Block 10 of the Auschwitz concentration camp, where medical experiments with prisoners were carried out. Francisco López Muñoz

Faced with all this evidence, how it is possible that up to 45% of German doctors joined the Nazi party? No other profession reached these figures of political affiliation.

What were the reasons and circumstances that led to these perverse abuses?

The banality of evil in medicine

The answer is difficult. Many doctors argued that regulations were designed for the benefit of the nation and not the patient. They invoked such misleading concepts as “force majeure” or “sacred mission”.


Read more: Two steps forward, one step back: how World War II changed how we do human research


Some believed everything was justified by science, even the inhumane experiments carried out in the camps, while others considered themselves patriots and their actions were justified by the needs of wartime.

Some were followers of the perverse Nazi ethos and others, the more ambitious, became involved in these activities as a means of promoting their professional and academic careers.

Lastly, avoiding association with the Nazi apparatus may have been difficult in a health sector where fear had become a system of social pressure and control.

A monument by Richard Serra in Berlin honouring of the victims of the Aktion 4 programme.

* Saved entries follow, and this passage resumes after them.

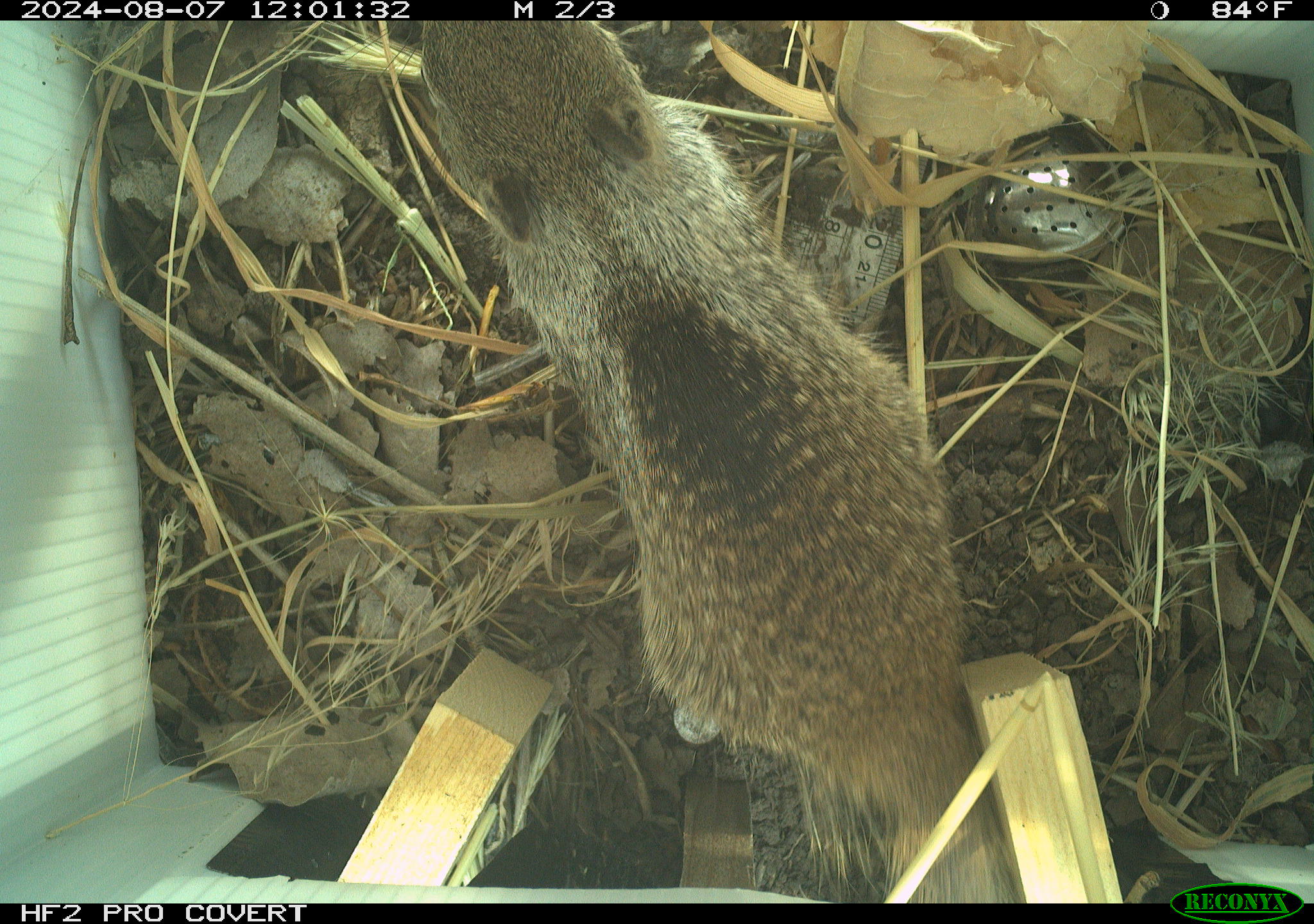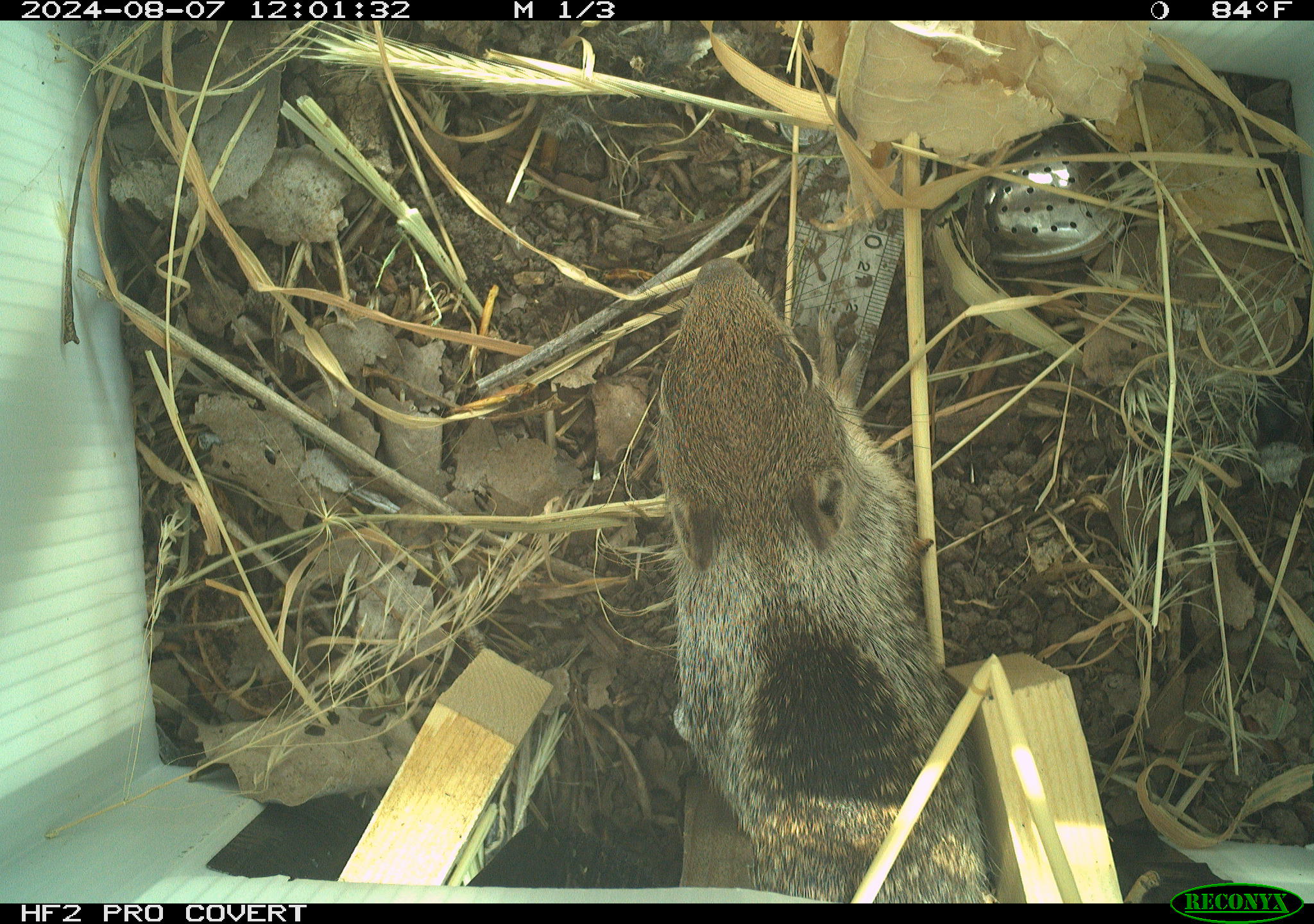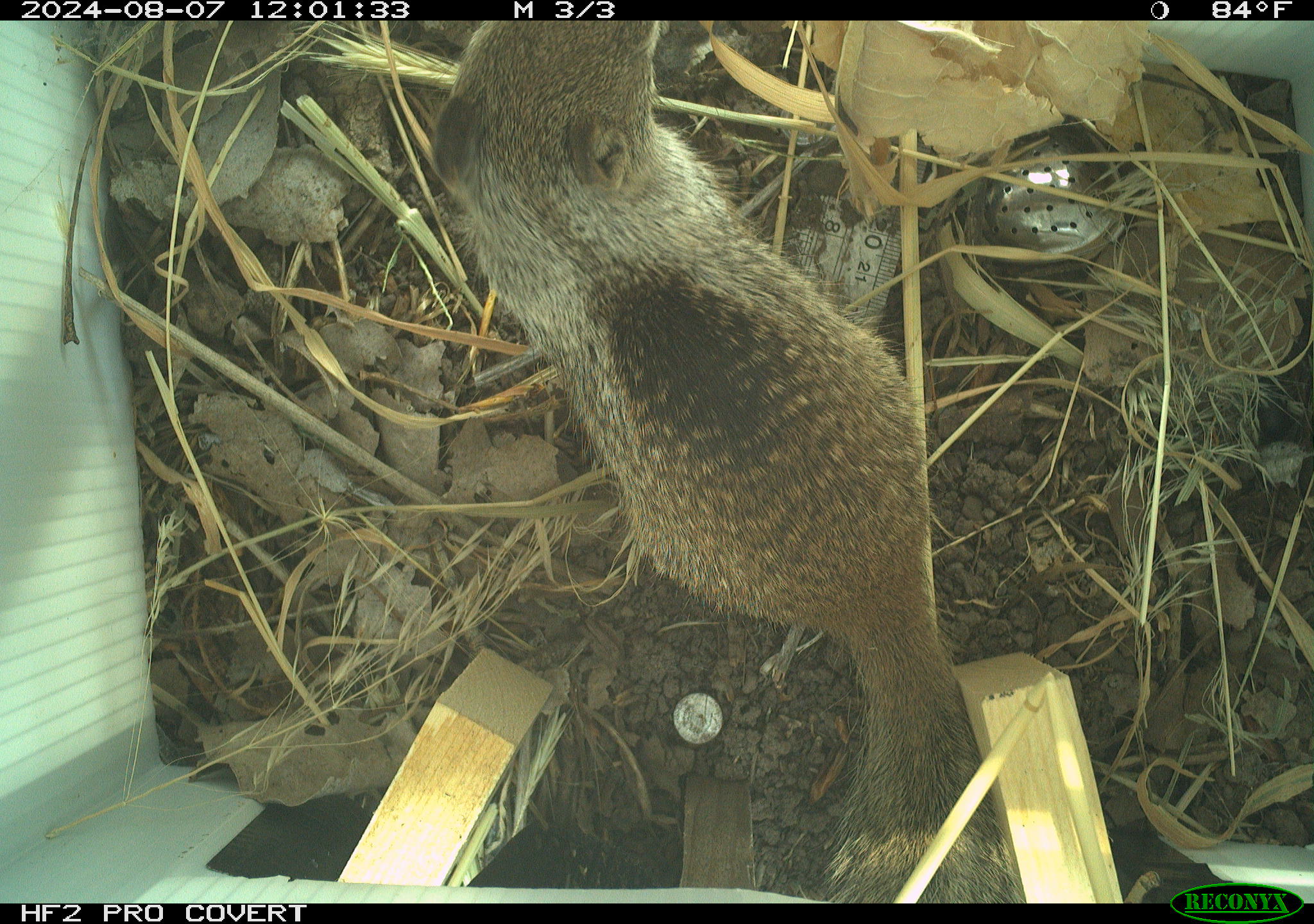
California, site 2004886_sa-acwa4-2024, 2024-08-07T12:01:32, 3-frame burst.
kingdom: Animalia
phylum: Chordata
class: Mammalia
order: Rodentia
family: Sciuridae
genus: Otospermophilus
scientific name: Otospermophilus beecheyi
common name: california ground squirrel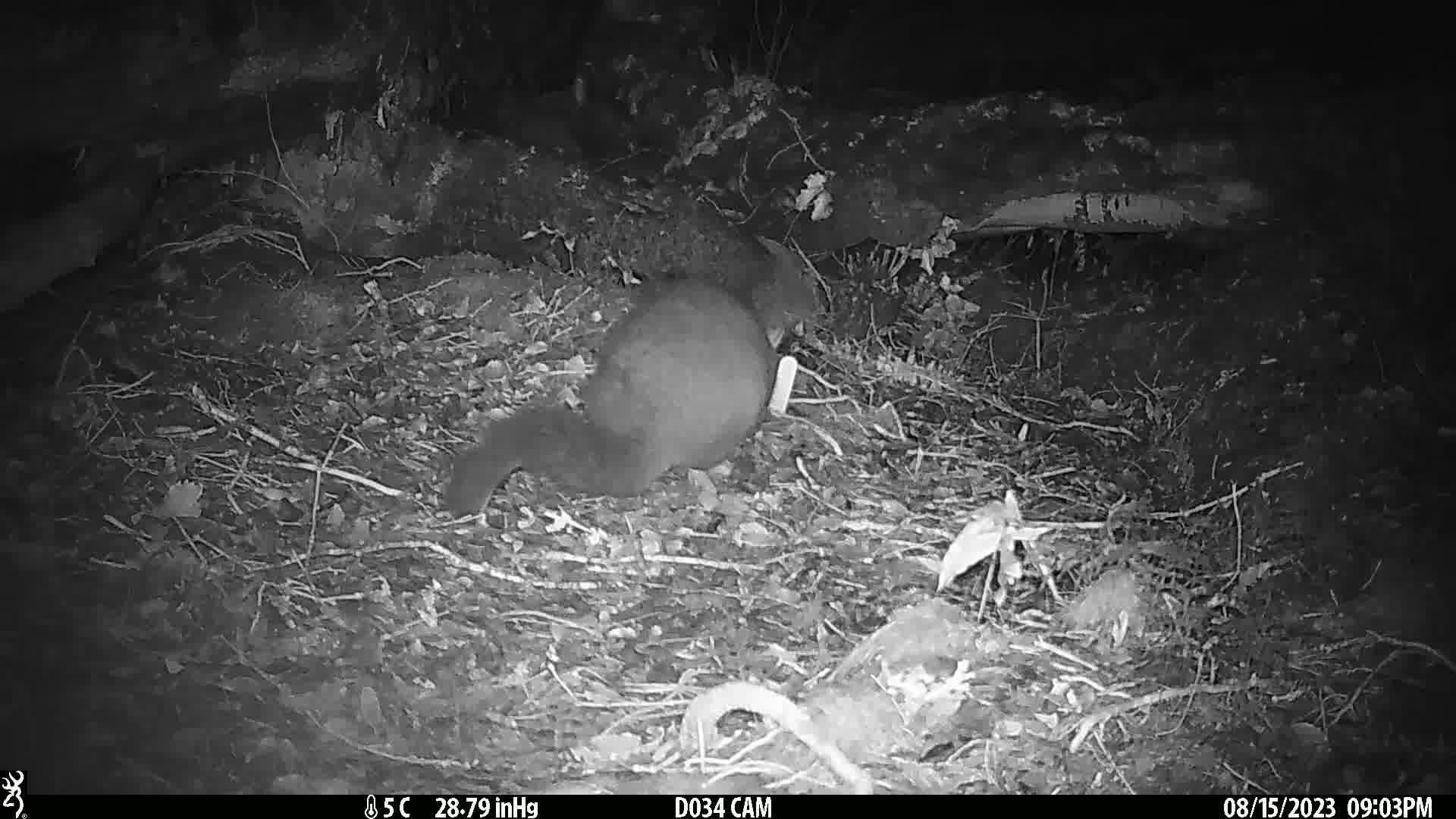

Wikimedia Commons

Arturo Pérez-Reverte, in his book Purity of Blood, defines this type of motivation very well:

… although all men are capable of good and evil, the worst are always those who, when they administer evil, do so on the authority of others or on the pretext of carrying out orders.

However, as has happened in many moments of history, sometimes tragedies bring positive posthumous effects.

After the trial of the Nazi doctors, the first international code of ethics for research with human beings was enacted, the Nuremberg Code, under the Hippocratic precept “primun non nocere”. This code has had immense influence on human rights and bioethics.